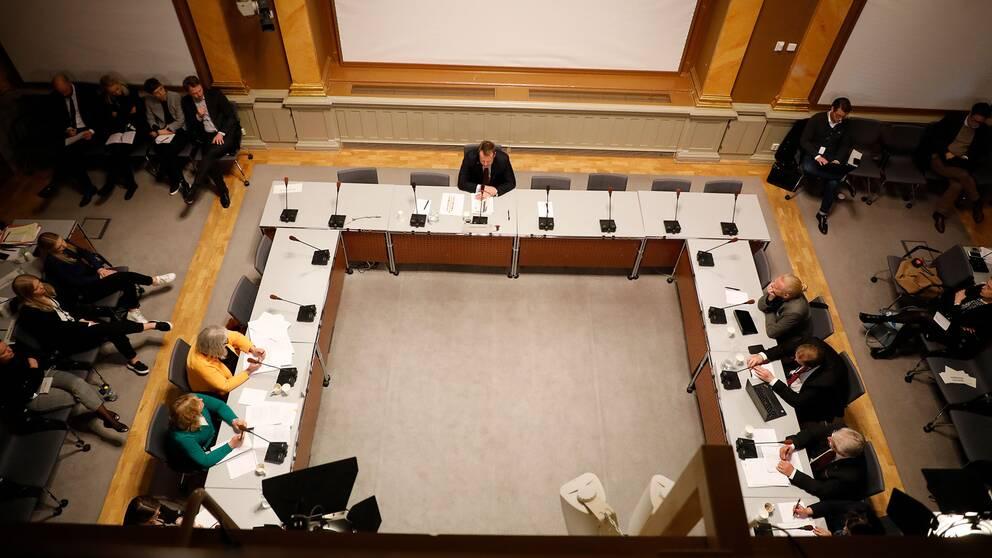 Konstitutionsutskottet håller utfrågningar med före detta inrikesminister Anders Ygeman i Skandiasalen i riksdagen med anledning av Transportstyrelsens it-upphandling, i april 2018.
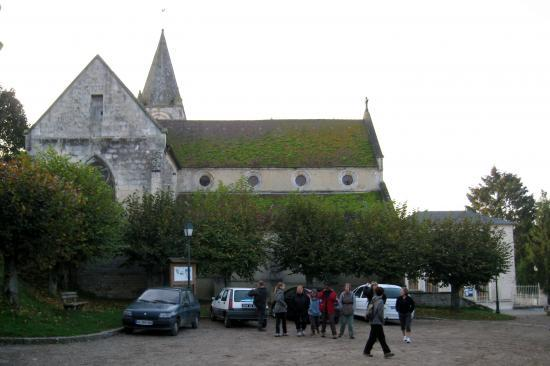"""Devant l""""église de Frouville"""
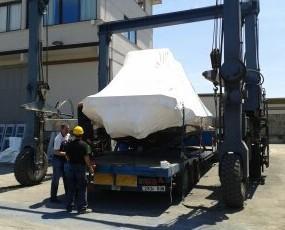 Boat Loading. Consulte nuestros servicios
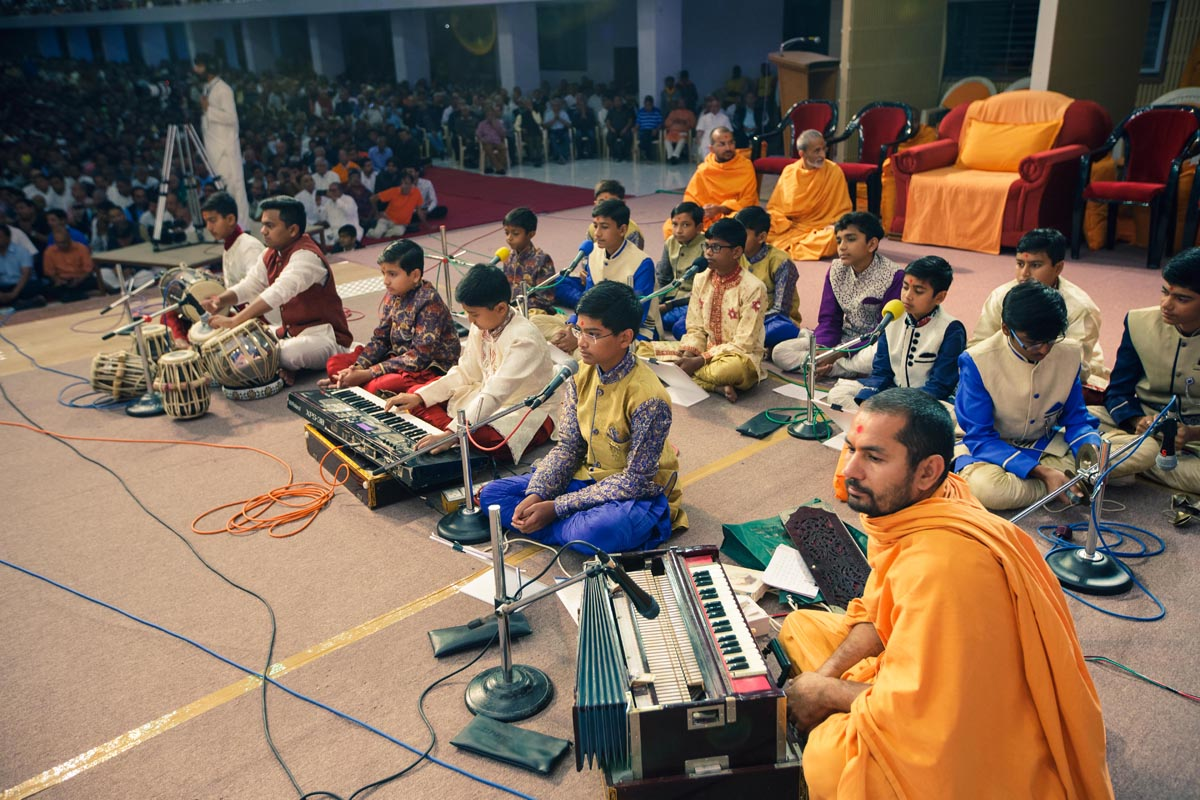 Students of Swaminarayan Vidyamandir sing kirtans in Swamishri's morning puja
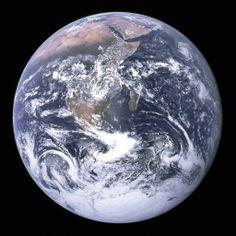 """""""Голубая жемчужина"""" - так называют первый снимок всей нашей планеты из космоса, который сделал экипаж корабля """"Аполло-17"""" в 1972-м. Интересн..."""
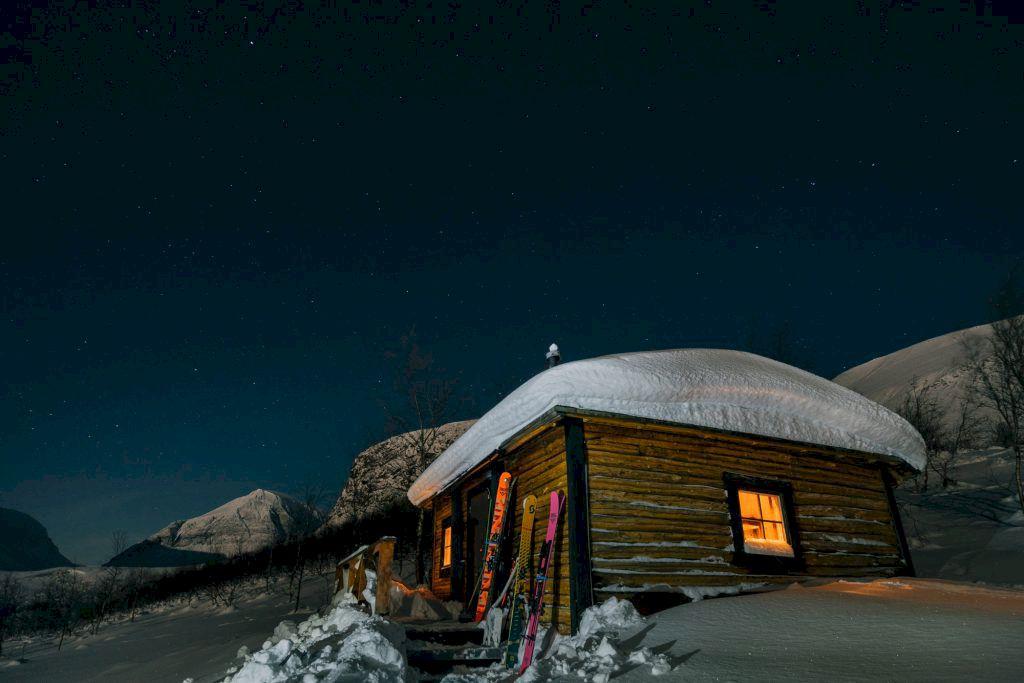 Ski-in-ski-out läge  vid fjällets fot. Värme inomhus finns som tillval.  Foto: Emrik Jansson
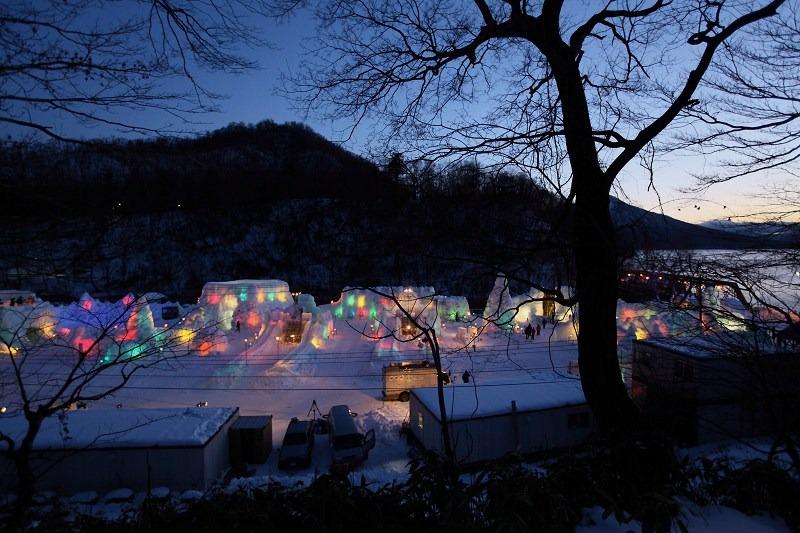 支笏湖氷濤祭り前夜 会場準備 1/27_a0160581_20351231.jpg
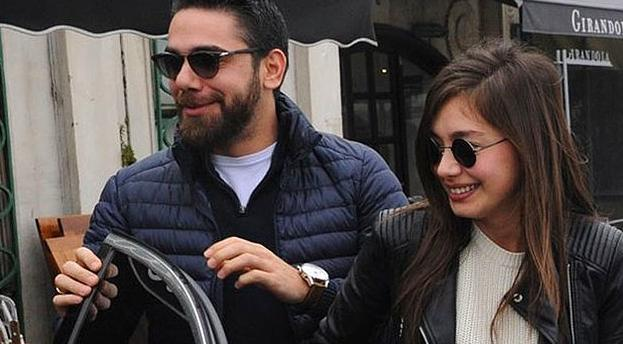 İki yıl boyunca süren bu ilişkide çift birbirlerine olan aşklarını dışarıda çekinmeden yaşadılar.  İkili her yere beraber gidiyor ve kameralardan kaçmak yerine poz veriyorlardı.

------

▸ **Prompt**
For the data above, return an exact copy that contains no pictures.

▸ **Solved exercise**
 Konstitutionsutskottet håller utfrågningar med före detta inrikesminister Anders Ygeman i Skandiasalen i riksdagen med anledning av Transportstyrelsens it-upphandling, i april 2018.
"""Devant l""""église de Frouville"""
 Boat Loading. Consulte nuestros servicios
 Students of Swaminarayan Vidyamandir sing kirtans in Swamishri's morning puja
 """""""Голубая жемчужина"""" - так называют первый снимок всей нашей планеты из космоса, который сделал экипаж корабля """"Аполло-17"""" в 1972-м. Интересн..."""
 Ski-in-ski-out läge  vid fjällets fot. Värme inomhus finns som tillval.  Foto: Emrik Jansson
 支笏湖氷濤祭り前夜 会場準備 1/27_a0160581_20351231.jpg
 İki yıl boyunca süren bu ilişkide çift birbirlerine olan aşklarını dışarıda çekinmeden yaşadılar.  İkili her yere beraber gidiyor ve kameralardan kaçmak yerine poz veriyorlardı.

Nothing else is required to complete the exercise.